YOUR OBJECTIVE
Each record that follows should be repeated exactly, with no pictures carried over.

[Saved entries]

* * * * *

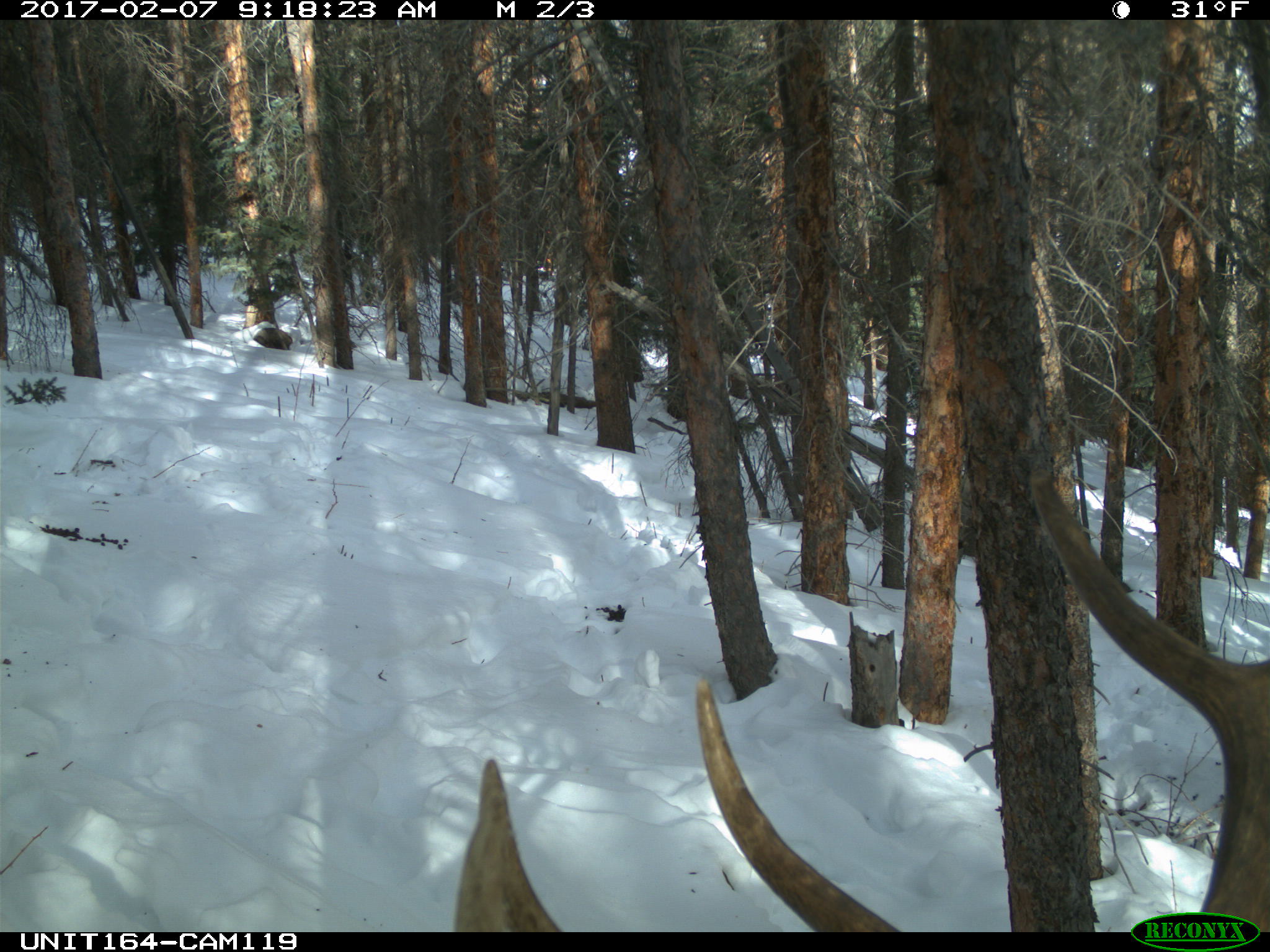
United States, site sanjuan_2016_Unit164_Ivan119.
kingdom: Animalia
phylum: Chordata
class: Mammalia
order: Artiodactyla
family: Cervidae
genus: Cervus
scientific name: Cervus elaphus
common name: red deer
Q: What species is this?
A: Cervus elaphus (red deer).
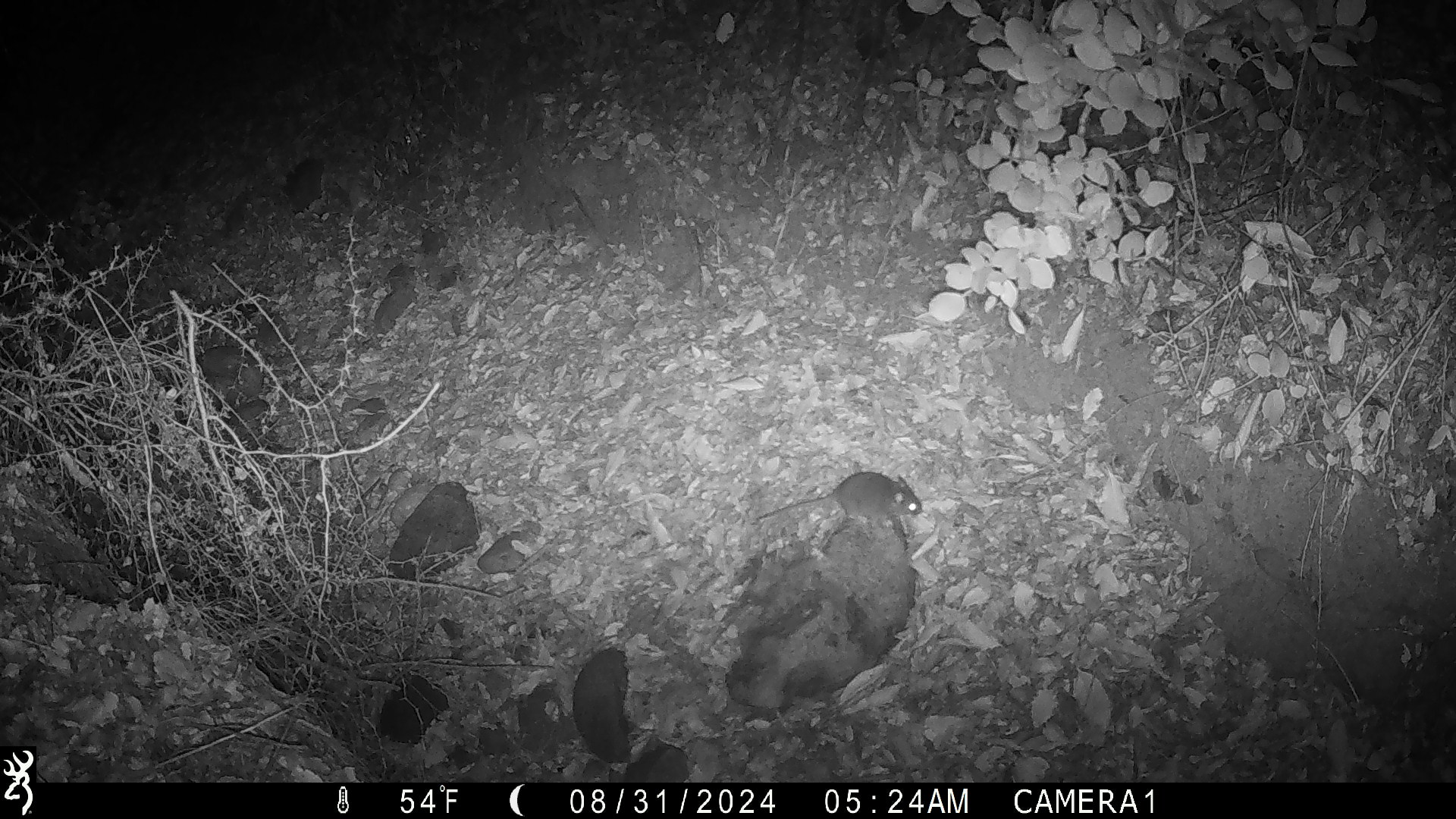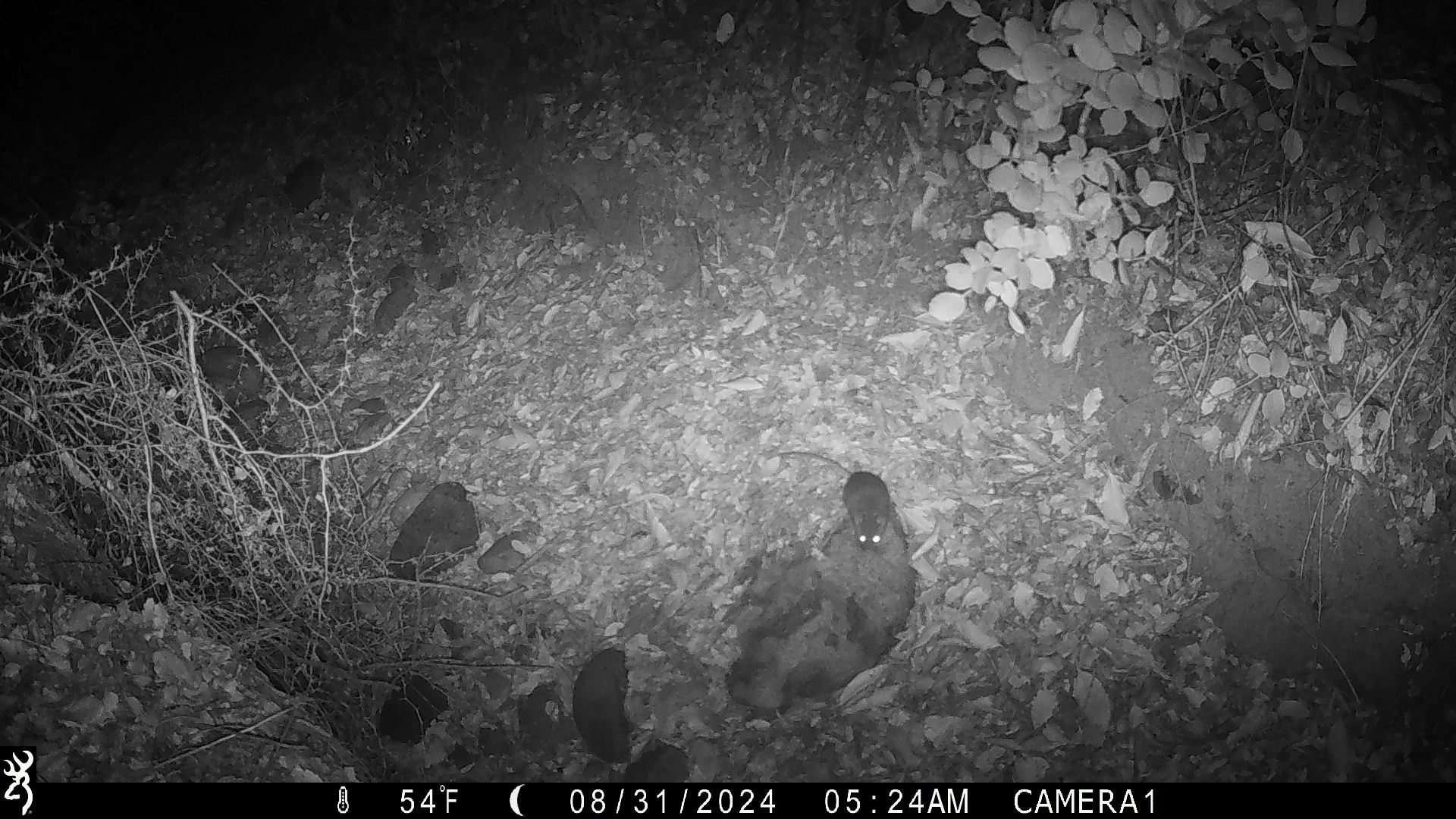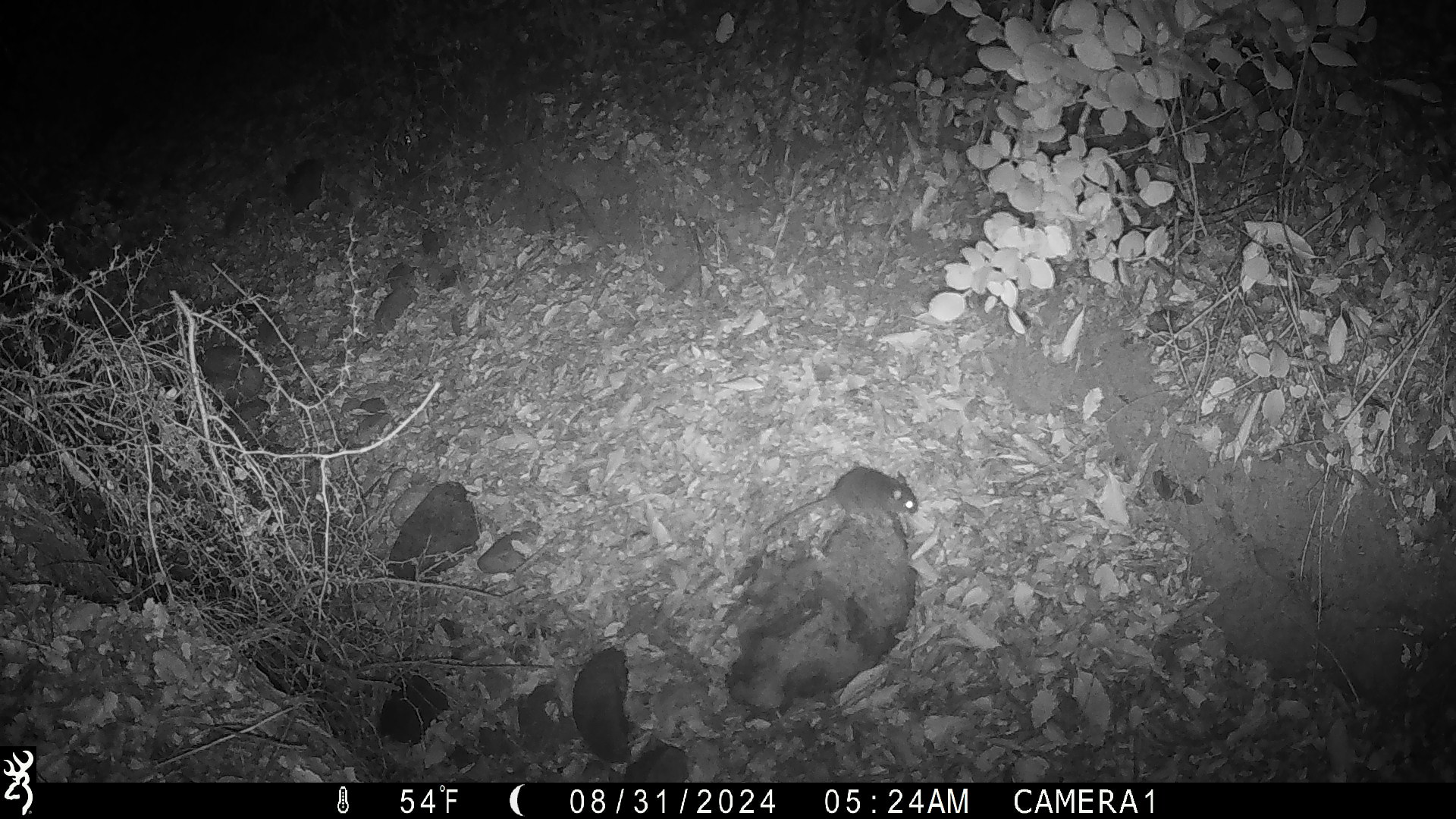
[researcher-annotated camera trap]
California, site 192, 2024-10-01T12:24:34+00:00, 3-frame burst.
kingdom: Animalia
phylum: Chordata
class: Mammalia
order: Rodentia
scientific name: Rodentia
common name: mouse or rat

* * * * *

TASK RESULT
United States, site sanjuan_2016_Unit164_Ivan119.
kingdom: Animalia
phylum: Chordata
class: Mammalia
order: Artiodactyla
family: Cervidae
genus: Cervus
scientific name: Cervus elaphus
common name: red deer
Q: What species is this?
A: Cervus elaphus (red deer).
[researcher-annotated camera trap]
California, site 192, 2024-10-01T12:24:34+00:00, 3-frame burst.
kingdom: Animalia
phylum: Chordata
class: Mammalia
order: Rodentia
scientific name: Rodentia
common name: mouse or rat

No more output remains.